1. These are divine ... and will (a) make you the hit of any dinner party and (b) could have you gain my identical 5lbs of holiday.
2. They take at least 1 hour of prep, besides the refrigeration time.
3. They make about 50 mini-bars - serves a LOT of people. Perhaps put in two baking dishes and then freeze one for another date.
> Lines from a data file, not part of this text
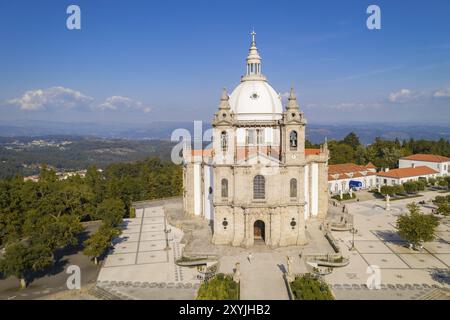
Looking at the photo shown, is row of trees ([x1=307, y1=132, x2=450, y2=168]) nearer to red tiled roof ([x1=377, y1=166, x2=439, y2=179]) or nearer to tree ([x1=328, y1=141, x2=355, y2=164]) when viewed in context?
tree ([x1=328, y1=141, x2=355, y2=164])

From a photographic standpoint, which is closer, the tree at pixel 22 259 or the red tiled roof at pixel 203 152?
the tree at pixel 22 259

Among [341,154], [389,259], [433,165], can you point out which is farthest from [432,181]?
[389,259]

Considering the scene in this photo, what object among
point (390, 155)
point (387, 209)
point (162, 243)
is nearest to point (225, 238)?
point (162, 243)

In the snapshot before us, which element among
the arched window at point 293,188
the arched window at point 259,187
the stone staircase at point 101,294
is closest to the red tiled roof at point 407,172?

They do freeze well for at least 2 weeks.

grease 9 x 13 pan

Ingredients:

4 oz unsweetened chocolate
2/3 c (1 1/3 sticks) plus 1 T unsalted butter, divided
3/4 c semi sweet choc chips
1 1/3 c flour
1 tsp baking powder
1/2 tsp salt
4 lg eggs (room temp)
2 c sugar
2 tsp vanilla

TOPPING
1 pkg mini marshmallows (10.5 oz)
1 1/2 c choc chips
1 c smooth peanut butter
1 T unsalted butter
1 1/2 c rice krispies

  1. in a medium saucepan, melt chocolate butter & 3/4 c of the choc chips on medium heat.
  2. stir occasionally while melting
  3. set aside and cool for 5 min.
  4. in a med. bowl, sift the flour, baking powder and salt. set aside
  5. in a large bowl, place the eggs and whisk thoroughly. add in the sugar and vanilla
  6. stir the melted ingredients into the egg mixture, mixing well.
  7. stir in the sifted dry ingredients and mix well
  8. pour the batter into the prepared pan and even with a spatula.
  9. bake for 25-30 min. or until a cake tester comes out with moist crumbs
  10. remove brownies from the over and immediately sprinkle the marshmallows over them
  11. return the pan to over for 3 more min.
  12. while brownies bake, place choc chips, PB and butter in a med saucepan
  13. cook over low heat stir until melted.
  14. remove from heat, add cereal and mix well
  15. allow to cool 3 min or so.
  16. spread over marshmallow layer
  17. refrig until chilled before cutting.